Le prime ipotesi di auto che si guidano da sole risalgono al 1939, quando General Motors si presentò alla Fiera Mondiale di New York con una esposizione che illustrava le previsioni della compagnia sulle città e sui mezzi di trasporto.

Oggi possiamo affermare che a quel tempo fu troppo ambizioso parlare già di auto a guida autonoma, non vi erano né le tecnologie e né le competenze per implementare progettualità di siffatta natura.

Tuttavia, una cosa che accomuna le teorie dell’epoca non è il fatto che queste fossero errate, ma semplicemente che si sarebbero realizzate molti anni dopo rispetto a quando originariamente previsto.

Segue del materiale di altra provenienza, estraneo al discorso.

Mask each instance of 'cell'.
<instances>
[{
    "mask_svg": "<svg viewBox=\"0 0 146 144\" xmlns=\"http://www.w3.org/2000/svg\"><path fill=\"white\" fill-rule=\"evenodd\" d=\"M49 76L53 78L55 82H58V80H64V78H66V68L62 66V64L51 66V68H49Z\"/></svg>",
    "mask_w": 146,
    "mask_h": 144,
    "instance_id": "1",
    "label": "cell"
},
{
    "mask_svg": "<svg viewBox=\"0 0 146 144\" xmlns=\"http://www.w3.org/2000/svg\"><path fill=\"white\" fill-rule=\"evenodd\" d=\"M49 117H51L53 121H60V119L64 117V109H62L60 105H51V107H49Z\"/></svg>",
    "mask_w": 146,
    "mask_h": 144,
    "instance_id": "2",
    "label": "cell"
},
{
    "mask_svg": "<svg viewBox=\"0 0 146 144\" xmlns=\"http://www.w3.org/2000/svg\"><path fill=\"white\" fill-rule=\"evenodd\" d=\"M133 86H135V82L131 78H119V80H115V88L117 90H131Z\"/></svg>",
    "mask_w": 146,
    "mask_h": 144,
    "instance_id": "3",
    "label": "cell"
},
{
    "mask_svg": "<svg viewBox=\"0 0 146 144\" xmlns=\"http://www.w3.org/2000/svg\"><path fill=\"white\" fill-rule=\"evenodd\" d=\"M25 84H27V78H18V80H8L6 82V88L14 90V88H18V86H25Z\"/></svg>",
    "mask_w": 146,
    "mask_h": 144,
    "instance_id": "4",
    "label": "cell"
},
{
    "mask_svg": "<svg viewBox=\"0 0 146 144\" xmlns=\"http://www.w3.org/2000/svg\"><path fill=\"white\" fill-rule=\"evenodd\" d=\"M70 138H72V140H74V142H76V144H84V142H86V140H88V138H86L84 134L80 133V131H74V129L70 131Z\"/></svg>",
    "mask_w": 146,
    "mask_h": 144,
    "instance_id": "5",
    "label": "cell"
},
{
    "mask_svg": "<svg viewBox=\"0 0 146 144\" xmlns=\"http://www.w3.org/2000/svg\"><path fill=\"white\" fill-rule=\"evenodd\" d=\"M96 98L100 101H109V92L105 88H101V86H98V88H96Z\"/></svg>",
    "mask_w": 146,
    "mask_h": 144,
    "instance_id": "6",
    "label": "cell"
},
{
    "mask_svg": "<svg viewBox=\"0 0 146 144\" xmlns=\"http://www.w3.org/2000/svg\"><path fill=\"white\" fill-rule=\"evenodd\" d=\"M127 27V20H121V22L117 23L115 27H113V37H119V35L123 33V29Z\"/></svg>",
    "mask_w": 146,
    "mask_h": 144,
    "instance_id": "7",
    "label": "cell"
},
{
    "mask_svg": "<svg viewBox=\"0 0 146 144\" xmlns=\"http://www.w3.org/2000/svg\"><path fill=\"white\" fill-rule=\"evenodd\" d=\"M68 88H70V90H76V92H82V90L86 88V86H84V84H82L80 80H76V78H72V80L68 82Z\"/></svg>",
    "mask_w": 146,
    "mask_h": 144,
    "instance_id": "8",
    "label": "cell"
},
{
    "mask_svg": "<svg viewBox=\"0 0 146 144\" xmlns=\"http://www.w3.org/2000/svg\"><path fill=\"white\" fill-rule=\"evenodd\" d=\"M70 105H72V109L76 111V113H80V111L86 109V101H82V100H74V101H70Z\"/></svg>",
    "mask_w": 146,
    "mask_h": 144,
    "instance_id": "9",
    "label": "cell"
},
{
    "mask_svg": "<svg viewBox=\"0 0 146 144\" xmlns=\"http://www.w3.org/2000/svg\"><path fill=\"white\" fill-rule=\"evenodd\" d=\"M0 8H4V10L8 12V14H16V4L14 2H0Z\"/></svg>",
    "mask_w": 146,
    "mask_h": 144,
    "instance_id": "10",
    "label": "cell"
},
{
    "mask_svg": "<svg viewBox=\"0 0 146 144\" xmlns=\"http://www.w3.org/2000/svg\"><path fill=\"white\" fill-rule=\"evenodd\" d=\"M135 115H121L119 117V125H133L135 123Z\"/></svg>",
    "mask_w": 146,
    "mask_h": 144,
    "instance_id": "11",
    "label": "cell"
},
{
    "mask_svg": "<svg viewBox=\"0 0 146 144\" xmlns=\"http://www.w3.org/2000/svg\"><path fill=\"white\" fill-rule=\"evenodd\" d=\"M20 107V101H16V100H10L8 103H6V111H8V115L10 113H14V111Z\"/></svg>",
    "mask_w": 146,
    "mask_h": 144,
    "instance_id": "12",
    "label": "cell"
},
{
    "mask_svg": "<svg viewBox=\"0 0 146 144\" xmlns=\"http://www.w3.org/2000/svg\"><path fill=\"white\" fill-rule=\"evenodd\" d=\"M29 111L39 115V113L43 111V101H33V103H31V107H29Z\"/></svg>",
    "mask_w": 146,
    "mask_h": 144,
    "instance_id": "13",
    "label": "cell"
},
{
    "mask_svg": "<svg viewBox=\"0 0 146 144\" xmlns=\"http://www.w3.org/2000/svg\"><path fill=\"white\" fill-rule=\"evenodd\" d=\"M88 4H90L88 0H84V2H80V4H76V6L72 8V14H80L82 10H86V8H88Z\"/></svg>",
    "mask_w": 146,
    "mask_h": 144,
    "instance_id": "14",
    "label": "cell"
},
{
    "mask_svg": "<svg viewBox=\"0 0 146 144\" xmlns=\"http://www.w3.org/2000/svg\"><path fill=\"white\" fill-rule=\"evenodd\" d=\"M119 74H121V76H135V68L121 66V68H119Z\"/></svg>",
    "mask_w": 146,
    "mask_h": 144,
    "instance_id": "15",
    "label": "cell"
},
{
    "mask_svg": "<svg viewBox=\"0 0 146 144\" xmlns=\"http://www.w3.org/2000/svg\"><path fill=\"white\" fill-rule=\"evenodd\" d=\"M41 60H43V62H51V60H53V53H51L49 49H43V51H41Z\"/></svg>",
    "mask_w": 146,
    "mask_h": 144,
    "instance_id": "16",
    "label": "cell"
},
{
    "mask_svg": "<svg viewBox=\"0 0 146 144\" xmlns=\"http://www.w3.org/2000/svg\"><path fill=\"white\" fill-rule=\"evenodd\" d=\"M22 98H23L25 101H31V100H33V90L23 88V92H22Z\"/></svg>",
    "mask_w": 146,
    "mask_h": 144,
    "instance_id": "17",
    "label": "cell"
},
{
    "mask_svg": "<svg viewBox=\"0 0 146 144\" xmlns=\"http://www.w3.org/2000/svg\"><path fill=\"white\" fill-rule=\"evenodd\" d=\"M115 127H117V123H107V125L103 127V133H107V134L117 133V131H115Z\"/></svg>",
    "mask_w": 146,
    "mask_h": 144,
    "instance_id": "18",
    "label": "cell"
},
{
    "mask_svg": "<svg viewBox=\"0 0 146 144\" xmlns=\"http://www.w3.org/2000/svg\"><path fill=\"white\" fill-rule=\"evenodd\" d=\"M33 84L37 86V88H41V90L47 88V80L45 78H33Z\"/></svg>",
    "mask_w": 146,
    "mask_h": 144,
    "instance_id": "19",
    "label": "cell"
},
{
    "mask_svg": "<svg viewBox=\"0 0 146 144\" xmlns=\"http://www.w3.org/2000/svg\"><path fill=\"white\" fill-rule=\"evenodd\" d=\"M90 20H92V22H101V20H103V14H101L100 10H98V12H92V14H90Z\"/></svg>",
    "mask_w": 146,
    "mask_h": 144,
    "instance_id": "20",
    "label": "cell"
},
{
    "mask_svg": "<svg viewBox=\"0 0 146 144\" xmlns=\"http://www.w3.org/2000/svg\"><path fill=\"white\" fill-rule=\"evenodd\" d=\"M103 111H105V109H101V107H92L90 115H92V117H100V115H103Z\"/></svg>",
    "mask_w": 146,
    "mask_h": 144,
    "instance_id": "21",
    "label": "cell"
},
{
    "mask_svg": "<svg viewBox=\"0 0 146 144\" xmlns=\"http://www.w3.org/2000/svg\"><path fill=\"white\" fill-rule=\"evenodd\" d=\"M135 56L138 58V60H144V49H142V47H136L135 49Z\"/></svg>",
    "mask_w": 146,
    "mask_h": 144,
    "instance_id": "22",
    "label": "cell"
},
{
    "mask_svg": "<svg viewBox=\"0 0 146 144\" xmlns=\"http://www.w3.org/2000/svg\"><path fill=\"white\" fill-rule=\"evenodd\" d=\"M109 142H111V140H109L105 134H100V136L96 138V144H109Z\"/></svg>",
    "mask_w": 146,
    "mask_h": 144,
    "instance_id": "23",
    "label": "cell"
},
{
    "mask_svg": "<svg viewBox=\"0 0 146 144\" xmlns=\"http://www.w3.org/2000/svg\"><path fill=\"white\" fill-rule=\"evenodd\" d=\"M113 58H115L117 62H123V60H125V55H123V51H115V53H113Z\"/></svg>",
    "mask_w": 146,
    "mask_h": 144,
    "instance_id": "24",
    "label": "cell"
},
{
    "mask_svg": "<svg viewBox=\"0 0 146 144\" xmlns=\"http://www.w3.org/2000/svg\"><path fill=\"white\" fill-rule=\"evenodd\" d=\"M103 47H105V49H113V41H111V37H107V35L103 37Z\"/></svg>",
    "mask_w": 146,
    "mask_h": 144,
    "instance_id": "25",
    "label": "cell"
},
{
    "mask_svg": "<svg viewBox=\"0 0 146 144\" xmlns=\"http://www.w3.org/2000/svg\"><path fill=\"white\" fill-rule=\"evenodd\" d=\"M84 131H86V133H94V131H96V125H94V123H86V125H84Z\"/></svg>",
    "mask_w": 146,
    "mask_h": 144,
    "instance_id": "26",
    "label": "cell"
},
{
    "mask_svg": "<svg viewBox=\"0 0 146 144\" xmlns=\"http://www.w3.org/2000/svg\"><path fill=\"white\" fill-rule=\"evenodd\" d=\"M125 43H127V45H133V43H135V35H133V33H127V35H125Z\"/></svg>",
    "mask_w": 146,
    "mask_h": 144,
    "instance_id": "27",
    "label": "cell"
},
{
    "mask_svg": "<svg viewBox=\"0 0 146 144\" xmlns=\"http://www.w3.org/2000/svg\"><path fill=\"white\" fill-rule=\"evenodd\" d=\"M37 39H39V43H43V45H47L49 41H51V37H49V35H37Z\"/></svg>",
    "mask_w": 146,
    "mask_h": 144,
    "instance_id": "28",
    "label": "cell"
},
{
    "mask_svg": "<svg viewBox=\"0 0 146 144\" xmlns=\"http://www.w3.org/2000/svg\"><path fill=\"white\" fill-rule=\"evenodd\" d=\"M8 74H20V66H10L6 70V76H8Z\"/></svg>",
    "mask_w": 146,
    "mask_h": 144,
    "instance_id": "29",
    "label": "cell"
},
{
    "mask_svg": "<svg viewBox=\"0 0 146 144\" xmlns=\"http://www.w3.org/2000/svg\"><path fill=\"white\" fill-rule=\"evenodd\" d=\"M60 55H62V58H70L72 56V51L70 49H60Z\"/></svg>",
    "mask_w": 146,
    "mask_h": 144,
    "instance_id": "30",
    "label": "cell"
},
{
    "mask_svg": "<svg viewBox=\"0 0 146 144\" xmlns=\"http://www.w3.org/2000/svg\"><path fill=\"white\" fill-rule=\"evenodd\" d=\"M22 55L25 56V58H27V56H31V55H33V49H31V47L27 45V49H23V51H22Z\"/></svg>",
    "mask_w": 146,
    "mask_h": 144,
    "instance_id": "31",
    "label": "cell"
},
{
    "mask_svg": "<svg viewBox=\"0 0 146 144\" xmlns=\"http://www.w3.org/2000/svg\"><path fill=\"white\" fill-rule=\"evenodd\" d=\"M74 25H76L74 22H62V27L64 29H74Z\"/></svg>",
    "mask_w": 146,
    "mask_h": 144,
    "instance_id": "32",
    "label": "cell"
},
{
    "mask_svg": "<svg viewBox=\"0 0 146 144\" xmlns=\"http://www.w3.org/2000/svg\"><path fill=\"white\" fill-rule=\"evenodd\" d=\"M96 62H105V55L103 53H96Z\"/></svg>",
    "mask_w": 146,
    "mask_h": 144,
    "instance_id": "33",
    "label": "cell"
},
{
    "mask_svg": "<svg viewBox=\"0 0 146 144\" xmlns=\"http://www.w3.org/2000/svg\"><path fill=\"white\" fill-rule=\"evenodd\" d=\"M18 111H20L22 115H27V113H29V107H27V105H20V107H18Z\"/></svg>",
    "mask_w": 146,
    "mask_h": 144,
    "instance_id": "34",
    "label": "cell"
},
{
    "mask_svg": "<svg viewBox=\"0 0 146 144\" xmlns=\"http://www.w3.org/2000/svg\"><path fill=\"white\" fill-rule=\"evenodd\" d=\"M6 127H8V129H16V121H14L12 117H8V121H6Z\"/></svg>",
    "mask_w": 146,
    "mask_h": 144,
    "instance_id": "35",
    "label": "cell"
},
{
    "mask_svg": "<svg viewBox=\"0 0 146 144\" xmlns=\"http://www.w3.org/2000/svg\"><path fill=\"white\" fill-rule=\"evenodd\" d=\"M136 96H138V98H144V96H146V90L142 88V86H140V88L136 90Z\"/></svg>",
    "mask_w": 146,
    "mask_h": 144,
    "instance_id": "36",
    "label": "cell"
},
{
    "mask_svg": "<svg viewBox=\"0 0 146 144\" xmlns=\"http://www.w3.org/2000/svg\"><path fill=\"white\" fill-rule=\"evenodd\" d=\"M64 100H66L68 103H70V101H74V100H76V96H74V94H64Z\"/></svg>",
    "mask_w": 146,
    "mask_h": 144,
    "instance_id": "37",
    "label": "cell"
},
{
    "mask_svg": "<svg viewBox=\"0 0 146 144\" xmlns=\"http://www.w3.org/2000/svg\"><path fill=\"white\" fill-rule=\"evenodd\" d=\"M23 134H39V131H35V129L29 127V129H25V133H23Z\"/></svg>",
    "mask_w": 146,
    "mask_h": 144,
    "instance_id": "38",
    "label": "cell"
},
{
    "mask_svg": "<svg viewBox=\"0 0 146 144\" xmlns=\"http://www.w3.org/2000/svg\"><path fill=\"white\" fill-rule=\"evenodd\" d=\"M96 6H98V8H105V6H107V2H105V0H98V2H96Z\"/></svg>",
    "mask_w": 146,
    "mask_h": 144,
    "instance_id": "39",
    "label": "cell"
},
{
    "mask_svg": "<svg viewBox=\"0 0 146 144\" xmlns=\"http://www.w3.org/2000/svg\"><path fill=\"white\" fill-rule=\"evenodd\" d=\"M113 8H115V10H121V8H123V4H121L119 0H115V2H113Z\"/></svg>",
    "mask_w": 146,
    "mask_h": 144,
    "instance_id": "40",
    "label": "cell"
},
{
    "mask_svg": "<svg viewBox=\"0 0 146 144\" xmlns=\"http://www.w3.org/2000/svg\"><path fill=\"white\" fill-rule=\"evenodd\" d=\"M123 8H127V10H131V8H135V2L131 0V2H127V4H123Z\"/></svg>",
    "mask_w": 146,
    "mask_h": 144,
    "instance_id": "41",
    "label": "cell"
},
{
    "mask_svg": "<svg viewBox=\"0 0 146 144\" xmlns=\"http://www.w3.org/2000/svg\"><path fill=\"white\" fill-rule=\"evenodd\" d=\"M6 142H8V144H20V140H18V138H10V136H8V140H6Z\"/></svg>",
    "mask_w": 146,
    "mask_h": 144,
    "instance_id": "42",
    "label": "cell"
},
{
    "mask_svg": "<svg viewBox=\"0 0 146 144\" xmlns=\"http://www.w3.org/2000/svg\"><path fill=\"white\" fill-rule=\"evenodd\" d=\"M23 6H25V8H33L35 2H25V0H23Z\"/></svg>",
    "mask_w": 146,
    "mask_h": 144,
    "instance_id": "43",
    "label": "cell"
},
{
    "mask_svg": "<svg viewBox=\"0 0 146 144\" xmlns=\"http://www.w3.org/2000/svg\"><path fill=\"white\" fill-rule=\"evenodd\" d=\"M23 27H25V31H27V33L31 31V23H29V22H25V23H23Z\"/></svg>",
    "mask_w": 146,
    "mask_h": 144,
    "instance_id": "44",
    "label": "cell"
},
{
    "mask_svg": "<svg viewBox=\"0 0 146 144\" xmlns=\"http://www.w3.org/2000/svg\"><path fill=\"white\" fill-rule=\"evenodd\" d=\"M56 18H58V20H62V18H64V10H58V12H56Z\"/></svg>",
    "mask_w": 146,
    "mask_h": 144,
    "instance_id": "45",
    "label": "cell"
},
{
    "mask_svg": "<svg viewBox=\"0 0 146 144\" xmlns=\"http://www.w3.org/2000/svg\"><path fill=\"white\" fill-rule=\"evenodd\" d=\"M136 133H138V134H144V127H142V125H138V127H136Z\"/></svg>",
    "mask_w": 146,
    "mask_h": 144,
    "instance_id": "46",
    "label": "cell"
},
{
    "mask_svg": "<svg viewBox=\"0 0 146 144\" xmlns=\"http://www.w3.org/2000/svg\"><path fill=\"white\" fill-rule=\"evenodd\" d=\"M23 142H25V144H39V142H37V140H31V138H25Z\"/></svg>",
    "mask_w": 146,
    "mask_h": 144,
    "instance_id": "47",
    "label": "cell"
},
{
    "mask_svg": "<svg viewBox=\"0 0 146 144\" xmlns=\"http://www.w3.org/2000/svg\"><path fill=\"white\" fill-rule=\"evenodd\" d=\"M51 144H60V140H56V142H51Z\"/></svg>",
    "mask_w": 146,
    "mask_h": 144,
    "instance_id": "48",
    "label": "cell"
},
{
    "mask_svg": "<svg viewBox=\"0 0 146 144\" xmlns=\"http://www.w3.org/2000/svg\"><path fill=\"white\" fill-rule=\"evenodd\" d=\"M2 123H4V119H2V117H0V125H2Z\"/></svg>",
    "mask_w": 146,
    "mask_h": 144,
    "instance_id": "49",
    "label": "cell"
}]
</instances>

Il cammino è ancora lungo anche se oggi ci sono tecnologie molto avanzate che hanno permesso di migliorare l’esperienza di guida fino ai test dei primi veicoli a guida autonoma.

Ma a che punto siamo oggi con questa tecnologia?

Dal caso in cui la guida è totalmente manuale a quello in cui la medesima è totalmente automatica vi sono tutta una serie di sfumature e gradienti.

Gli attuali modelli di auto in commercio infatti, sono essenzialmente dotati di innovazioni come il controllo di crociera e il Lane Assist, che fanno parte di sistemi di supporto per il conducente, denominati Advanced Driver-Assistance System (ADAS) e classificati in diversi livelli di capacità funzionali.

Divisi in sei livelli specifici che vanno da zero, destinato alle vetture senza alcuna tecnologia di assistenza, a cinque, per i mezzi del futuro che viaggeranno in completa autonomia senza gli input del pilota, gli ADAS ammessi ai giorni nostri nei Paesi occidentali sono quelli per la guida semi-autonoma, che consente alcune automazioni da parte dell’elettronica di bordo a patto che il guidatore mantenga l’attenzione vigile e la presenza fisica (per esempio con le mani sul volante) durante la marcia.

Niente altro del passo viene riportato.